* Objective *
Copy every one of the lines below, word for word.

* Supplied material *
——————
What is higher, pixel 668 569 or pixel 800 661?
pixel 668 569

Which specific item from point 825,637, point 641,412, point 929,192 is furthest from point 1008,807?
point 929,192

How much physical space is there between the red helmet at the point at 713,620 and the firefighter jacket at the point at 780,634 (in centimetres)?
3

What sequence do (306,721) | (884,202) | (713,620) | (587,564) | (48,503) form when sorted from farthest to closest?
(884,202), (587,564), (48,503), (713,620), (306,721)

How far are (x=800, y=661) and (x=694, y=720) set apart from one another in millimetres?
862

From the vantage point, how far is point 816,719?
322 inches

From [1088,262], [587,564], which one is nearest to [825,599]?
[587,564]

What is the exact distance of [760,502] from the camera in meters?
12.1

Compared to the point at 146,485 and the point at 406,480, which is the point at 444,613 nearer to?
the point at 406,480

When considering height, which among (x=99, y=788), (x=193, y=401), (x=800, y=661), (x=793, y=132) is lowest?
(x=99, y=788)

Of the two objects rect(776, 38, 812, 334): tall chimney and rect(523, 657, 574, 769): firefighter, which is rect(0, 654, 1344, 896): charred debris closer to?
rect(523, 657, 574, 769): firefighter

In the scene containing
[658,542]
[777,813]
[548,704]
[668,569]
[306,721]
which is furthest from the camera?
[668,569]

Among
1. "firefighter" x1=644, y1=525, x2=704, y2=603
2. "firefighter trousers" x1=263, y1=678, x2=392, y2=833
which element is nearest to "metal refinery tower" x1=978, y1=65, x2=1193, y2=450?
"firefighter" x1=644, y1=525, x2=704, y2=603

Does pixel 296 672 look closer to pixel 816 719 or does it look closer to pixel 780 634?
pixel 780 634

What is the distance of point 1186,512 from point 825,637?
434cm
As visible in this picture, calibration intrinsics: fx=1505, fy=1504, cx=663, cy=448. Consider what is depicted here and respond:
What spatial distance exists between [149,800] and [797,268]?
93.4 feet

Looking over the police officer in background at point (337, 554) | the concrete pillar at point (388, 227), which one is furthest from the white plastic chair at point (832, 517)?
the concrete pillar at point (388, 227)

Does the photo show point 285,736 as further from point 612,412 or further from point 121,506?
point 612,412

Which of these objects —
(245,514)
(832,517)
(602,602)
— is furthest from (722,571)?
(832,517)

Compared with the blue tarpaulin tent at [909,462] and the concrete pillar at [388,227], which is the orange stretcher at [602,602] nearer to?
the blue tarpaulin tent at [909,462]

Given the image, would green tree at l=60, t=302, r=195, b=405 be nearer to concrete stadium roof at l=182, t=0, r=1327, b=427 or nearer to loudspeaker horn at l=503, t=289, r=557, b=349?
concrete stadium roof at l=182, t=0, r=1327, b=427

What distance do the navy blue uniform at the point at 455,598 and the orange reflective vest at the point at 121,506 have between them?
——————
* In response *
What is higher, pixel 668 569 or pixel 800 661?
pixel 668 569

Which specific item from point 825,637, point 641,412, point 929,192 is furthest from point 1008,807?
point 929,192

How much physical space is there between the red helmet at the point at 713,620 and the firefighter jacket at the point at 780,634 (in centimetres)?
3

What sequence do (306,721) | (884,202) | (713,620) | (587,564) | (48,503) form when sorted from farthest to closest?
(884,202), (587,564), (48,503), (713,620), (306,721)

How far are (x=800, y=661) and (x=694, y=720) set apart from one another in millimetres?
862

From the vantage point, how far is point 816,719?
322 inches

From [1088,262], [587,564], which one is nearest to [825,599]?
[587,564]

What is the exact distance of [760,502] from the camera in meters?
12.1

Compared to the point at 146,485 and the point at 406,480, which is the point at 444,613 nearer to?
the point at 406,480

When considering height, which among (x=99, y=788), (x=193, y=401), (x=800, y=661), (x=793, y=132) is lowest?
(x=99, y=788)

Of the two objects rect(776, 38, 812, 334): tall chimney and rect(523, 657, 574, 769): firefighter, which is rect(0, 654, 1344, 896): charred debris closer to?
rect(523, 657, 574, 769): firefighter

In the scene containing
[658,542]
[777,813]
[548,704]
[668,569]
[306,721]
which is furthest from the camera?
[668,569]

Among
1. "firefighter" x1=644, y1=525, x2=704, y2=603
2. "firefighter trousers" x1=263, y1=678, x2=392, y2=833
which element is nearest to "metal refinery tower" x1=978, y1=65, x2=1193, y2=450?
"firefighter" x1=644, y1=525, x2=704, y2=603

Does pixel 296 672 look closer to pixel 816 719 or does it look closer to pixel 780 634?
pixel 780 634

What is the distance of point 1186,512 from point 825,637?
434cm
As visible in this picture, calibration intrinsics: fx=1505, fy=1504, cx=663, cy=448. Consider what is depicted here and respond:
What spatial distance exists between [149,800] and [797,268]?
93.4 feet

Looking over the police officer in background at point (337, 554) | the concrete pillar at point (388, 227), which one is furthest from the white plastic chair at point (832, 517)?
the concrete pillar at point (388, 227)

Does the photo show point 285,736 as further from point 612,412 or further from point 121,506?
point 612,412

Which of these objects —
(245,514)
(832,517)
(602,602)
— is furthest from (722,571)?
(832,517)

Compared with the blue tarpaulin tent at [909,462] and the concrete pillar at [388,227], which is the orange stretcher at [602,602] nearer to?
the blue tarpaulin tent at [909,462]

Given the image, would green tree at l=60, t=302, r=195, b=405 be nearer to concrete stadium roof at l=182, t=0, r=1327, b=427 or nearer to loudspeaker horn at l=503, t=289, r=557, b=349?
concrete stadium roof at l=182, t=0, r=1327, b=427

What distance do the navy blue uniform at the point at 455,598 and the orange reflective vest at the point at 121,506 have between them?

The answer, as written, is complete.